» **INPUT RECORDS**
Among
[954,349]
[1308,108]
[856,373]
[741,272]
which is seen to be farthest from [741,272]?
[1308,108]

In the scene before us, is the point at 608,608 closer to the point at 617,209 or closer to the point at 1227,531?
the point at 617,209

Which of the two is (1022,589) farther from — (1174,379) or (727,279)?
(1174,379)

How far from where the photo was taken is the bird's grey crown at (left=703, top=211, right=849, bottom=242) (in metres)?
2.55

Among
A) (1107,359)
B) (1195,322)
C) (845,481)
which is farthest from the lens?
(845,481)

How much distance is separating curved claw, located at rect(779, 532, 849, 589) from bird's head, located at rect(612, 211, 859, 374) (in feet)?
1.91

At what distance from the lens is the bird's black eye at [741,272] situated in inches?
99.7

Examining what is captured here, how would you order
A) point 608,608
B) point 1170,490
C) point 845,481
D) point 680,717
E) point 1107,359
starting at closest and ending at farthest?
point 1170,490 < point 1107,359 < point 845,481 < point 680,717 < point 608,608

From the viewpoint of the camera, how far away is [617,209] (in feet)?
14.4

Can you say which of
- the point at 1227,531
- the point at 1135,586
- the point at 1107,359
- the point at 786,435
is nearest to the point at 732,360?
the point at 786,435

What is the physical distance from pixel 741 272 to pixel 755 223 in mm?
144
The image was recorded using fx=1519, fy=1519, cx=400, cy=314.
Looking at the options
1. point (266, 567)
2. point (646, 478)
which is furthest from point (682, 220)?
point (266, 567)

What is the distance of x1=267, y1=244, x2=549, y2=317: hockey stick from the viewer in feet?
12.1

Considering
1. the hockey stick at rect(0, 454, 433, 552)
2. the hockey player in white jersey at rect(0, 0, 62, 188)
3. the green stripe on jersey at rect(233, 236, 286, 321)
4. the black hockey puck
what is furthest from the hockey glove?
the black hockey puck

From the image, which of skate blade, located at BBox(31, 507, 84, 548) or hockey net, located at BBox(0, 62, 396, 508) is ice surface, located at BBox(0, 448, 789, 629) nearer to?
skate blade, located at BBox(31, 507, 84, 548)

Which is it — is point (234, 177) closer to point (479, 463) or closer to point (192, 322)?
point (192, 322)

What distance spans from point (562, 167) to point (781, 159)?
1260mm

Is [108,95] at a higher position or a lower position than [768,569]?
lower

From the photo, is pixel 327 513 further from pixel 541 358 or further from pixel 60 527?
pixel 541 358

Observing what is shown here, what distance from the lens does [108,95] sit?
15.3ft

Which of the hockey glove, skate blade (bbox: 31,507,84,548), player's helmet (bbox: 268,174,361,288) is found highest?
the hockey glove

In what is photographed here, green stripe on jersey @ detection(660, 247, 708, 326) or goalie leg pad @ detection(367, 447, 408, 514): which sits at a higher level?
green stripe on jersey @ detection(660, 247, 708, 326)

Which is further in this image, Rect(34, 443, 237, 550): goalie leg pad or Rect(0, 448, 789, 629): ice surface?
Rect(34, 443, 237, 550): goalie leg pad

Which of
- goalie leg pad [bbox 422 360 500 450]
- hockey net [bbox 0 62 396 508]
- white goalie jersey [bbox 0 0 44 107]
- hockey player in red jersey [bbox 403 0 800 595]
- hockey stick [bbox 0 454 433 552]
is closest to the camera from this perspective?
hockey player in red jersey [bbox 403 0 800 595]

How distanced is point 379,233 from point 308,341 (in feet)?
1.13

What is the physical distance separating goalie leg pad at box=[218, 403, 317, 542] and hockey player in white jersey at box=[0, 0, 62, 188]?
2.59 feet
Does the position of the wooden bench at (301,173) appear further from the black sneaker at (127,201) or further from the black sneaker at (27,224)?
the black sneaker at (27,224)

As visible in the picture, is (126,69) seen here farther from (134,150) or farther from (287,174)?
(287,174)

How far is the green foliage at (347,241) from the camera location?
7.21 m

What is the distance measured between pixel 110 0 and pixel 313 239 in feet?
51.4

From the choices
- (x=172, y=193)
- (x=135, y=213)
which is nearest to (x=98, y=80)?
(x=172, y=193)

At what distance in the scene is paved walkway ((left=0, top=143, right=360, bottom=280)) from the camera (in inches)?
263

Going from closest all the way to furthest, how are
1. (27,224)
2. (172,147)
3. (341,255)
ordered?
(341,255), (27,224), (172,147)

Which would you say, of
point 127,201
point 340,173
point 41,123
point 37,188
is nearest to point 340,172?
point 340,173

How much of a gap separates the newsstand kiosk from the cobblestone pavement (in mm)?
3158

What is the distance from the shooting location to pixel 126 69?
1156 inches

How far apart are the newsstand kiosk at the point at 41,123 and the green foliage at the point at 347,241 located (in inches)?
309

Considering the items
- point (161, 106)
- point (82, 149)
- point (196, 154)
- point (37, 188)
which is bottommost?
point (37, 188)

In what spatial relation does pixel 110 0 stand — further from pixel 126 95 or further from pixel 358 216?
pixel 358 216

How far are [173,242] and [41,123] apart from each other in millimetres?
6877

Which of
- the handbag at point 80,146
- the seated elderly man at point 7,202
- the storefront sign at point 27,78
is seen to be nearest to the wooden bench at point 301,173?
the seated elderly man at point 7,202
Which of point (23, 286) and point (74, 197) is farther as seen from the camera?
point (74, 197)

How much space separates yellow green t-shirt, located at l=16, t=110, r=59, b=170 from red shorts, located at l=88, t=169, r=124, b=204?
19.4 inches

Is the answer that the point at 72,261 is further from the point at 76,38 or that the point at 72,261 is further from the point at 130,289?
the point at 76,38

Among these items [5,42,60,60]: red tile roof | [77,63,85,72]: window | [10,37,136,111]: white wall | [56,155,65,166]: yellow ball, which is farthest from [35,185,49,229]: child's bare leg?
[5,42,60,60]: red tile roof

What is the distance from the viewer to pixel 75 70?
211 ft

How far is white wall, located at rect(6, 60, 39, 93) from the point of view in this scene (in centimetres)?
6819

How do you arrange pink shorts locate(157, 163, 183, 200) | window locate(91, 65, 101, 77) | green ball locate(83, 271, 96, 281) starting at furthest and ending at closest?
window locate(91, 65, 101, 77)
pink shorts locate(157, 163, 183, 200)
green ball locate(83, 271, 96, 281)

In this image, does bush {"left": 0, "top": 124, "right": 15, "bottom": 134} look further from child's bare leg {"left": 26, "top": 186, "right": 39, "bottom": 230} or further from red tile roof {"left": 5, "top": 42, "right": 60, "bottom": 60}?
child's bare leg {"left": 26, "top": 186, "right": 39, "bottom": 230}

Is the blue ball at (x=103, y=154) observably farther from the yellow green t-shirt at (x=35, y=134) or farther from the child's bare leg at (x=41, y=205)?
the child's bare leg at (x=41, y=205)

» **TASK TO CARRY OUT**
Rewrite the rows above, replacing "lens" with "camera" everywhere and changing nothing else.

» **RESULT OF THIS TASK**
Among
[954,349]
[1308,108]
[856,373]
[741,272]
which is seen to be farthest from [741,272]?
[1308,108]

In the scene before us, is the point at 608,608 closer to the point at 617,209 or closer to the point at 1227,531?
the point at 617,209

Which of the two is (1022,589) farther from — (1174,379) or (727,279)?
(1174,379)

How far from where the photo was taken is the bird's grey crown at (left=703, top=211, right=849, bottom=242) (in metres)?
2.55

Among
A) (1107,359)
B) (1195,322)
C) (845,481)
which is farthest from the camera?
(845,481)

How much distance is separating curved claw, located at rect(779, 532, 849, 589) from bird's head, located at rect(612, 211, 859, 374) (in feet)?
1.91

At what distance from the camera is the bird's black eye at [741,272] situated in inches?
99.7

Examining what is captured here, how would you order
A) point 608,608
B) point 1170,490
C) point 845,481
D) point 680,717
E) point 1107,359
starting at closest and ending at farthest?
point 1170,490 < point 1107,359 < point 845,481 < point 680,717 < point 608,608

From the viewpoint of the camera, how far away is [617,209] (in feet)?
14.4

Can you say which of
- the point at 1227,531
- the point at 1135,586
- the point at 1107,359
- the point at 786,435
is nearest to the point at 732,360?
the point at 786,435

What is the physical distance from pixel 741 272 to pixel 755 223 in mm?
144
The image was recorded using fx=1519, fy=1519, cx=400, cy=314.
Looking at the options
1. point (266, 567)
2. point (646, 478)
which is furthest from point (682, 220)?
point (266, 567)

What is the distance of x1=267, y1=244, x2=549, y2=317: hockey stick from the viewer in feet?
12.1

Considering
1. the hockey stick at rect(0, 454, 433, 552)
2. the hockey player in white jersey at rect(0, 0, 62, 188)
3. the green stripe on jersey at rect(233, 236, 286, 321)
4. the black hockey puck
what is furthest from the hockey glove?
the black hockey puck

From the image, which of skate blade, located at BBox(31, 507, 84, 548) or hockey net, located at BBox(0, 62, 396, 508) is ice surface, located at BBox(0, 448, 789, 629) nearer to?
skate blade, located at BBox(31, 507, 84, 548)

Which is it — is point (234, 177) closer to point (479, 463) or closer to point (192, 322)?
point (192, 322)

What distance spans from point (562, 167) to point (781, 159)?
1260mm

Is [108,95] at a higher position or a lower position than [768,569]?
lower

From the photo, is pixel 327 513 further from pixel 541 358 or further from pixel 60 527?
pixel 541 358

Observing what is shown here, what distance from the camera does [108,95] sit?
15.3ft

Which of the hockey glove, skate blade (bbox: 31,507,84,548), player's helmet (bbox: 268,174,361,288) is found highest?
the hockey glove

In what is photographed here, green stripe on jersey @ detection(660, 247, 708, 326) or goalie leg pad @ detection(367, 447, 408, 514): which sits at a higher level?
green stripe on jersey @ detection(660, 247, 708, 326)

Which is further in this image, Rect(34, 443, 237, 550): goalie leg pad or Rect(0, 448, 789, 629): ice surface?
Rect(34, 443, 237, 550): goalie leg pad

Which of
- goalie leg pad [bbox 422 360 500 450]
- hockey net [bbox 0 62 396 508]
- white goalie jersey [bbox 0 0 44 107]
- hockey player in red jersey [bbox 403 0 800 595]
- hockey stick [bbox 0 454 433 552]
is closest to the camera from this perspective?
hockey player in red jersey [bbox 403 0 800 595]

How distanced is point 379,233 from point 308,341 (in feet)?
1.13

What is the physical distance separating goalie leg pad at box=[218, 403, 317, 542] and hockey player in white jersey at box=[0, 0, 62, 188]?
2.59 feet
Does the position of the wooden bench at (301,173) appear further from the black sneaker at (127,201) or further from the black sneaker at (27,224)?
the black sneaker at (27,224)

As visible in the picture, is (126,69) seen here farther from (134,150) or farther from (287,174)?
(287,174)

How far is the green foliage at (347,241) from the camera location?
7.21 m

What is the distance measured between pixel 110 0 and pixel 313 239 in feet?
51.4

From the choices
- (x=172, y=193)
- (x=135, y=213)
which is nearest to (x=98, y=80)?
(x=172, y=193)

At what distance in the scene is paved walkway ((left=0, top=143, right=360, bottom=280)) from the camera (in inches)?
263

Going from closest all the way to furthest, how are
1. (27,224)
2. (172,147)
3. (341,255)
ordered?
(341,255), (27,224), (172,147)

Which would you say, of
point 127,201
point 340,173
point 41,123
point 37,188
is nearest to point 340,172?
point 340,173

How much of a gap separates the newsstand kiosk from the cobblestone pavement (in mm)?
3158

What is the distance from the shooting location to pixel 126 69?
1156 inches

How far apart are the newsstand kiosk at the point at 41,123 and the green foliage at the point at 347,241 located (in inches)?
309

Considering the items
- point (161, 106)
- point (82, 149)
- point (196, 154)
- point (37, 188)
which is bottommost?
point (37, 188)

In what spatial relation does pixel 110 0 stand — further from pixel 126 95 or further from pixel 358 216?
pixel 358 216

How far are [173,242] and [41,123] apart from each other in millimetres?
6877

Which of
- the handbag at point 80,146
- the seated elderly man at point 7,202
- the storefront sign at point 27,78
is seen to be nearest to the wooden bench at point 301,173?
the seated elderly man at point 7,202
Which of point (23, 286) and point (74, 197) is farther as seen from the camera?
point (74, 197)

How much space separates yellow green t-shirt, located at l=16, t=110, r=59, b=170 from red shorts, located at l=88, t=169, r=124, b=204?
19.4 inches

Is the answer that the point at 72,261 is further from the point at 76,38 or that the point at 72,261 is further from the point at 130,289?
the point at 76,38

Among these items [5,42,60,60]: red tile roof | [77,63,85,72]: window | [10,37,136,111]: white wall | [56,155,65,166]: yellow ball, which is farthest from [35,185,49,229]: child's bare leg?
[5,42,60,60]: red tile roof

What is the distance from the viewer to pixel 75 70?
211 ft

How far is white wall, located at rect(6, 60, 39, 93) from the point of view in this scene (in centimetres)?
6819

How do you arrange pink shorts locate(157, 163, 183, 200) | window locate(91, 65, 101, 77) | green ball locate(83, 271, 96, 281) starting at furthest and ending at closest?
window locate(91, 65, 101, 77)
pink shorts locate(157, 163, 183, 200)
green ball locate(83, 271, 96, 281)

In this image, does bush {"left": 0, "top": 124, "right": 15, "bottom": 134} look further from child's bare leg {"left": 26, "top": 186, "right": 39, "bottom": 230} or further from red tile roof {"left": 5, "top": 42, "right": 60, "bottom": 60}?
child's bare leg {"left": 26, "top": 186, "right": 39, "bottom": 230}

Is the blue ball at (x=103, y=154) observably farther from the yellow green t-shirt at (x=35, y=134) or farther from the child's bare leg at (x=41, y=205)?
the child's bare leg at (x=41, y=205)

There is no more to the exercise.